-- Pasaje citado --
• • • • • • •

A pesar de no ser un país con una tradición migratoria como otros de la región, sí tenemos una tradición de exilio político y de destierro. Lo decía Andrés Eloy Blanco (1955) en un verso del poemario Giraluna: que Venezuela algo tenía y no se sabía dónde “[…] si en la leche, en la sangre o en la placenta, que el hijo vil se le eterniza adentro y el hijo grande se le muere afuera”1, refiriéndose evidentemente al deceso en el destierro de muchos próceres: Francisco de Miranda (España) Simón Bolívar (Colombia) Simón Rodríguez (Perú), Antonio José de Sucre (Colombia) y Andrés Bello (Chile). Se me ocurre incrementar la lista con José Rafael Pocaterra que murió en Canadá, Rufino Blanco Fombona que murió en Argentina, Rómulo Betancourt que murió en Estados Unidos y hasta el mismo poeta, que murió en México. La lista es más extensa y aunque no todos murieron perseguidos, sí que todos, los mencionados, coinciden fatalmente en haber sido desterrados del país en alguna etapa de sus vidas. Podemos concluir, vista la evidencia, que Venezuela posee una amplia tradición de destierro. En las obras de la mayoría de ellos está presente la marca del desarraigo forzoso, el dolor por la ausencia de libertades y el desprecio al caudillo de turno. Allí tenemos un acervo de categorías, adjetivos y significantes a modo de cicatrices, para encontrar cobijo en los momentos de insomnio y vigilia que produce nuestro propio destierro.

La enumeración anterior de personajes históricos rompe con el mito de una Venezuela sin tradición de emigración, ya que el destierro es quizás la forma más injusta y radical de esta.

• • • • • • •

-- Extracto de datos --
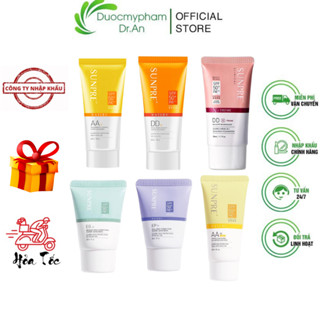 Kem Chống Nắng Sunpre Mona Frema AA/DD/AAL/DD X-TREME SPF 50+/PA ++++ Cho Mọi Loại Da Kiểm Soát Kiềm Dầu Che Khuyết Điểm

• • • • • • •

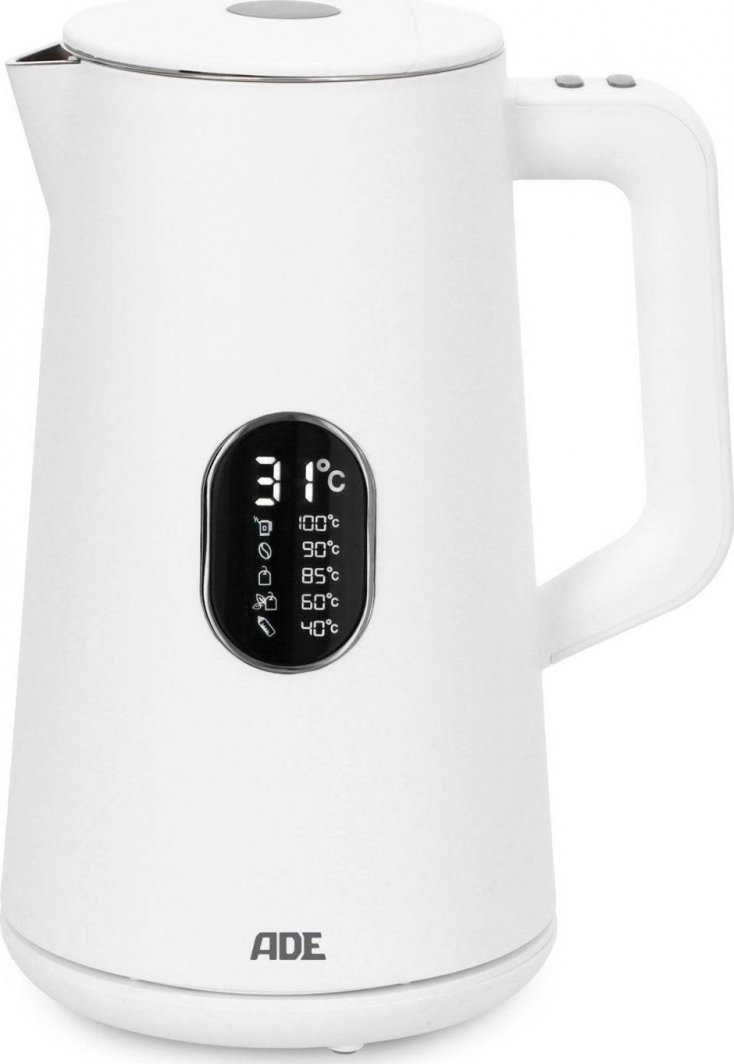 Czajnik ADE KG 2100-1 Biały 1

• • • • • • •

-- Instrucción de trabajo 1 --
Imprime el fragmento del texto sobre el destierro en Venezuela que empieza con “La enumeración anterior” y sigue hasta “radical de esta.”.
-- Instrucción de trabajo 2 --
Continúa el texto sobre el destierro en Venezuela a partir de su última oración.
El listado no cumple ninguna función en esto.

-- Área de respuesta 1 --
La enumeración anterior de personajes históricos rompe con el mito de una Venezuela sin tradición de emigración, ya que el destierro es quizás la forma más injusta y radical de esta.

-- Área de respuesta 2 --
La gran novedad de ahora es que mientras en aquel momento el destierro era consecuencia del liderazgo político, ahora es producto de la vocación por existir. La exposición al espacio público de los escritores y políticos antes mencionados, producía su persecución. El desaliento de la cárcel y el exilio era superado por el deseo de un porvenir como servidor público y el afán de dirigir un proyecto de país. Esta no es la situación de los más de siete millones de venezolanos desterrados durante estos años. Por eso, en alguna participación académica anterior, elaboré la noción de destierro político. Porque de lo que se trata en esta última fase del chavismo, que comienza con el régimen de Nicolás Maduro, no es de suspender el ejercicio de la política en su sentido clásico, sino la conculcación de los derechos más elementales del ciudadano que habita la polis. De lo que se trata la fase más lograda del proyecto chavista es de generar en las grandes mayorías la suspensión de derechos elementales como el derecho a la identidad (obtener un pasaporte o una partida de nacimiento), o el derecho al debido proceso (respeto a los derechos humanos y presunción de inocencia).

Millones de venezolanos expulsados a la deriva, fundamentalmente hacia el sur de América, evidencian el destierro más grande en la historia venezolana desde su fundación. Esta tragedia es consecuencia de un proyecto político que desde sus inicios apostó por la construcción de un otro, excluido del proyecto nacional. Primero, narrativamente (1998-2007) bajo el significante apátrida; luego (2008-2013) del reparto y distribución de la renta (Cadivi y los protectores regionales) configurando el destierro cívico y, por último, el de mayor desamparo, el destierro político.

La distopía burocrática chavista es, en definitiva, un proyecto de destierro que desfragmentó la nación y dejó sin horizonte histórico a los sectores más vulnerables que cruzaron caminando el continente. Algunos, con una situación menos trágica, restituyeron el árbol genealógico para regresar a la patria de sus abuelos, configurando así varias Venezuela que se encuentran en un naufragio de dimensiones colosales.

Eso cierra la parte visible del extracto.